#### [Work instruction]
Only one stretch of the data below is needed. Output the lines from the one with "These hospitalized COVID-19" up to and including the one with "Answer (YES/NO): YES", exactly as they stand.

(Saved entries)
--*--
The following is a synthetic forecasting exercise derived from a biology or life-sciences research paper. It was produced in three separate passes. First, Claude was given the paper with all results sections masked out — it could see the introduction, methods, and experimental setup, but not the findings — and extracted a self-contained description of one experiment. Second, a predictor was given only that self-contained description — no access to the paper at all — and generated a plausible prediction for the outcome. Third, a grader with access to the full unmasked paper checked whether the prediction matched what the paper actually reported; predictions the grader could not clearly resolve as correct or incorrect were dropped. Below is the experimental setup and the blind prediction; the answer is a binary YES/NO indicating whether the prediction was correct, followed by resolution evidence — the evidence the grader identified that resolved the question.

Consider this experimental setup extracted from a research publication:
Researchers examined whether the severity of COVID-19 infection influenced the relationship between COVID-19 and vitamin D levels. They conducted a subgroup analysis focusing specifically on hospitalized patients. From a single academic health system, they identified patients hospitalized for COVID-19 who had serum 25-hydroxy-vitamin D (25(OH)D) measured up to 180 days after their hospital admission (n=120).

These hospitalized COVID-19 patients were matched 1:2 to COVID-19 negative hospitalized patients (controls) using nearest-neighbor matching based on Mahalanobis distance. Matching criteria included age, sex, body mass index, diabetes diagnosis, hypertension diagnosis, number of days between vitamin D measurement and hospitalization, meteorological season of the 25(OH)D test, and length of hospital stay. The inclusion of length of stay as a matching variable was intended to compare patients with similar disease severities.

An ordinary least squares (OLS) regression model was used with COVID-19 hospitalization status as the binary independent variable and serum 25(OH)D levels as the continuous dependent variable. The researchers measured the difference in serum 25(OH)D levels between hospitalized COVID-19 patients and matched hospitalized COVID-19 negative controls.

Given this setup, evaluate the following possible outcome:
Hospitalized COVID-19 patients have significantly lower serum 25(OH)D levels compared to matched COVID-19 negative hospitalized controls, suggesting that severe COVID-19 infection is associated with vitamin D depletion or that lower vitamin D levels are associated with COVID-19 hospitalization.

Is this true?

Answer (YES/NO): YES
--*--
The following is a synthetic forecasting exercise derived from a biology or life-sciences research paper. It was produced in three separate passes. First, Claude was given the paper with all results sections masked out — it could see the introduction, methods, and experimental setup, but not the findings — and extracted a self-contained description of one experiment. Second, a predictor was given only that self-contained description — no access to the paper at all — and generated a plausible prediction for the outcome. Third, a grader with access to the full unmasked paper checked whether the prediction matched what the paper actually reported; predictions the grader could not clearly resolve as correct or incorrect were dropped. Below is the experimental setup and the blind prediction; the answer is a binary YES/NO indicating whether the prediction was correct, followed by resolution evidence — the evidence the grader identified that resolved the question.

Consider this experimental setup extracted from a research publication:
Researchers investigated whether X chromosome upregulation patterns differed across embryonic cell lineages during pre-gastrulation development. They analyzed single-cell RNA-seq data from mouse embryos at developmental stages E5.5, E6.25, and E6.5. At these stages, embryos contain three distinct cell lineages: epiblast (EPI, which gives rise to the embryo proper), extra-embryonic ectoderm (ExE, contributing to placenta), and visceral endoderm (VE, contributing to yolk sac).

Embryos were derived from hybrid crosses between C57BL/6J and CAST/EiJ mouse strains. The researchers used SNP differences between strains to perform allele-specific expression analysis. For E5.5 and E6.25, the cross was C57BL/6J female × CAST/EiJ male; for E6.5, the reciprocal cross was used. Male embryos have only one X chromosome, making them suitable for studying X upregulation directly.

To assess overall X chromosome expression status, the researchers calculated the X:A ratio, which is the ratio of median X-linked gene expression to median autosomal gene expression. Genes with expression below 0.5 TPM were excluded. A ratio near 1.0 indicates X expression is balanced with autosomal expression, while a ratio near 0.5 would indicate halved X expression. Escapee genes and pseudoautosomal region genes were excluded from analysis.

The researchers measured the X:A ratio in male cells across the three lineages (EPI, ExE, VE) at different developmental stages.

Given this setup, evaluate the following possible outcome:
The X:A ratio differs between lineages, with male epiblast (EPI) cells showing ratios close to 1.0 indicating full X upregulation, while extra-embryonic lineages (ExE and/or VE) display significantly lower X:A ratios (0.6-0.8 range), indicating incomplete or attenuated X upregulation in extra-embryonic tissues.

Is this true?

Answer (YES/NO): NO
--*--
#### [Expected answer]
These hospitalized COVID-19 patients were matched 1:2 to COVID-19 negative hospitalized patients (controls) using nearest-neighbor matching based on Mahalanobis distance. Matching criteria included age, sex, body mass index, diabetes diagnosis, hypertension diagnosis, number of days between vitamin D measurement and hospitalization, meteorological season of the 25(OH)D test, and length of hospital stay. The inclusion of length of stay as a matching variable was intended to compare patients with similar disease severities.

An ordinary least squares (OLS) regression model was used with COVID-19 hospitalization status as the binary independent variable and serum 25(OH)D levels as the continuous dependent variable. The researchers measured the difference in serum 25(OH)D levels between hospitalized COVID-19 patients and matched hospitalized COVID-19 negative controls.

Given this setup, evaluate the following possible outcome:
Hospitalized COVID-19 patients have significantly lower serum 25(OH)D levels compared to matched COVID-19 negative hospitalized controls, suggesting that severe COVID-19 infection is associated with vitamin D depletion or that lower vitamin D levels are associated with COVID-19 hospitalization.

Is this true?

Answer (YES/NO): YES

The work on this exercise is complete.